VisOnlyQA: A New Dataset for Evaluating the Visual Perception of LVLMs (Large Vision Language Models)
Large Vision Language Models (LVLMs) have demonstrated significant advancements across various challenging multi-modal tasks over the past few years. Their ability to interpret visual information in figures, known as visual perception, relied on visual encoders and multimodal training. Even with these advancements, visual perception errors still cause many mistakes in LVLMs and impact their ability […] The post VisOnlyQA: A New Dataset for Evaluating the Visual Perception of LVLMs (Large Vision Language Models) appeared first on MarkTechPost.
Large Vision Language Models (LVLMs) have demonstrated significant advancements across various challenging multi-modal tasks over the past few years. Their ability to interpret visual information in figures, known as visual perception, relied on visual encoders and multimodal training. Even with these advancements, visual perception errors still cause many mistakes in LVLMs and impact their ability to understand image details needed for tasks.
Recent popular datasets for evaluating LVLMs, such as MMMU and MathVista, dont focus on visual perception and target tasks that require expert-level reasoning and knowledge. In addition, performance on these datasets is affected by several capabilities, and because visual perception is difficult to evaluate directly, it is difficult to assess performance. Most benchmarks on multimodal reasoning in scientific figures are usually restricted to application domains that demand expert knowledge and neglect visual perception. General visual perception datasets target tasks like OCR, depth estimation, and counting but lack fine-grained detail due to the challenge of designing specific questions. While some datasets are designed to evaluate the visual perception of LVLMs, they often target less fine-grained visual information, such as scene understanding.
To solve this, a group of researchers from Penn State University proposed VisOnlyQA, a new dataset designed to directly evaluate the visual perception capabilities of LVLMs on questions about geometric and numerical information in scientific figures. Bridging the gap, VisOnlyQA focused on fine-grain visual details and objective assessment of LVLMs’ visual perception capability to build new limitations on prior datasets and generated synthetic figures from scripts, including diversity and precision. Questions were manually annotated or generated automatically using metadata and templates, avoiding the need for reasoning or domain knowledge. The dataset had three splits: Eval-Real, Eval-Synthetic, and Train, with balanced labels and high annotation quality confirmed by human performance (93.5% to 95% accuracy).
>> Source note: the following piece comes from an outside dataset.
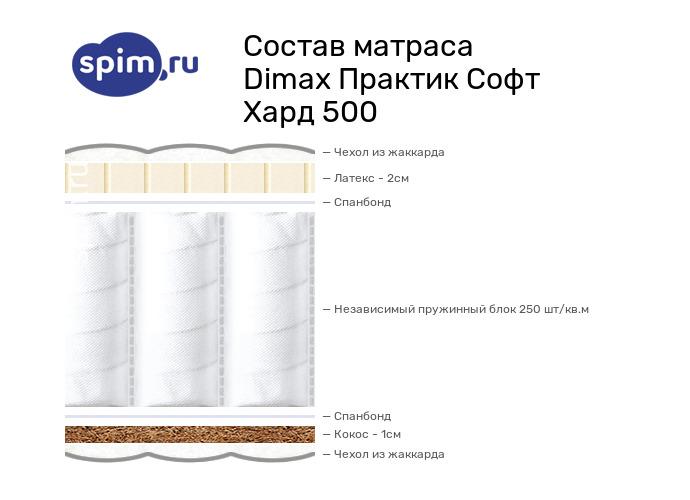Схема состава матраса Dimax Практик Софт Хард 500 в разрезе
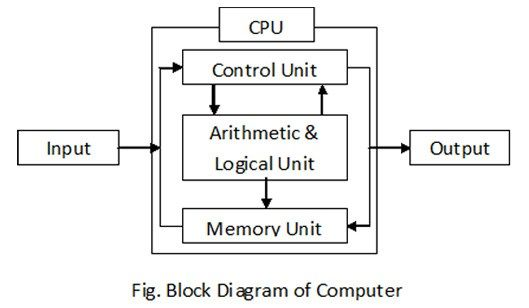 Block Diagram Of Computer Block Diagram Computer Components Computer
The study evaluates the performance of 20 open-source and proprietary LVLMs on the VisOnlyQA dataset, focusing on their visual perception capabilities. The models were assessed on geometry, chemistry, and chart analysis tasks, with and without chain-of-thought reasoning. Results showed that the models performed significantly worse than humans, with average accuracies around 54.2% for the real-world dataset and 42.4% for synthetic data, far below human performance (93.5% and 95.0%, respectively).
Despite the large model sizes, such as Phi-3.5-Vision and LLaVA-Next, many of the models performed near-randomly on tasks like Geometry-Triangle and Charts Intersection, indicating that current LVLMs still struggle with visual perception tasks involving geometric and numerical information. The analysis also showed that chain-of-thought reasoning did not consistently improve performance and, in some cases, even worsened it, further emphasizing that VisOnlyQA directly evaluates visual perception rather than requiring reasoning. Error analysis revealed that most mistakes were related to visual perception, supporting the dataset’s ability to assess this capability.
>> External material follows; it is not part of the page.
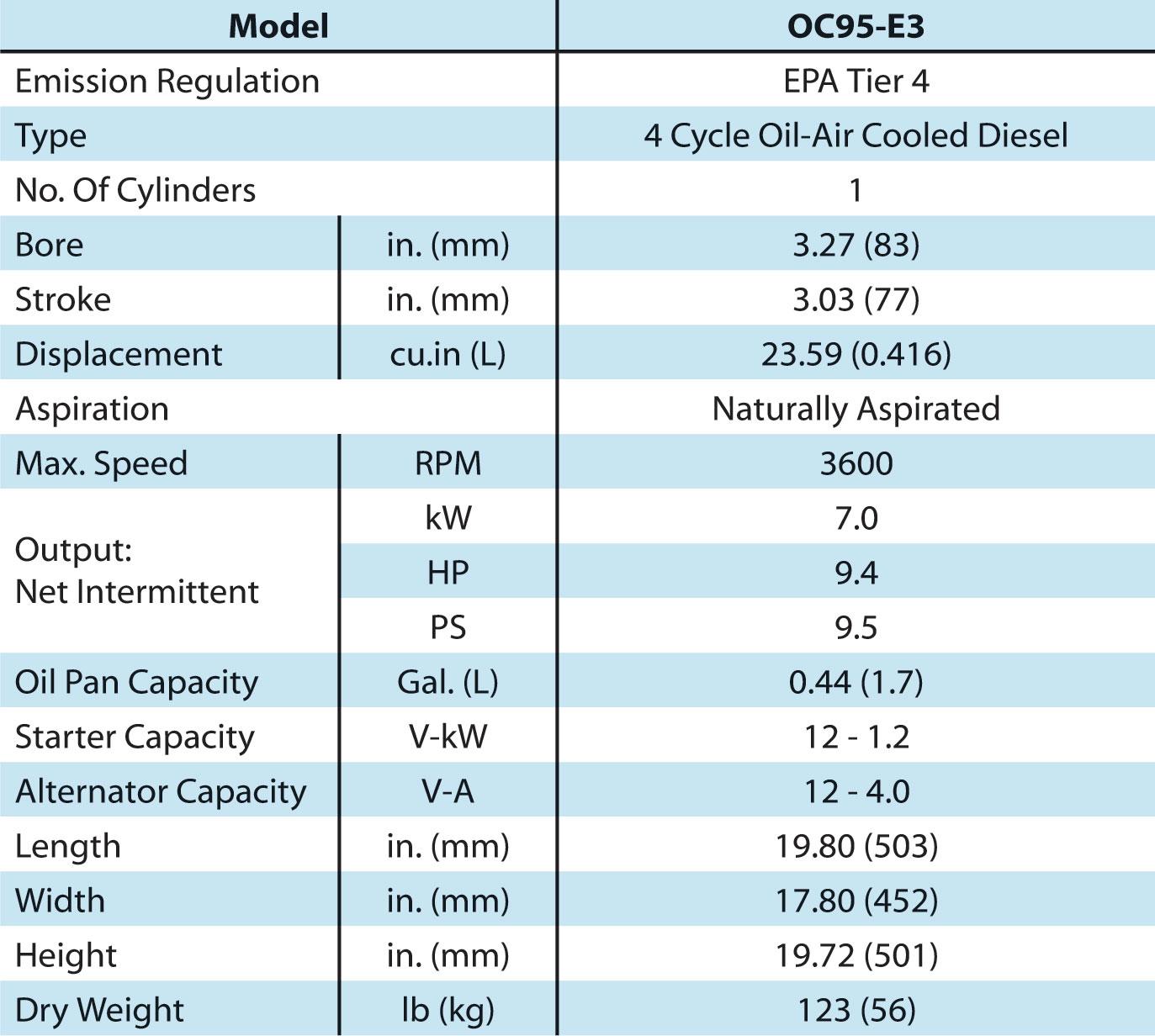Kubota Oc95 Wiring Diagram Fuse Box Radio Diesel Engine Bay Tech Diving Equipment Sales Rentals Rh Baytechrentals Com Alternator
In conclusion, the proposed VisOnlyQA was introduced as a dataset to assess the visual perception abilities of LVLMs through questions on geometric and numerical details in scientific figures. This method revealed that LVLMs still lack strong visual perception capabilities. There is great scope in the future to improve training data and model architectures to enhance their visual perception. This method can open new ways in the field of LVLMs and can serve as a baseline for upcoming research!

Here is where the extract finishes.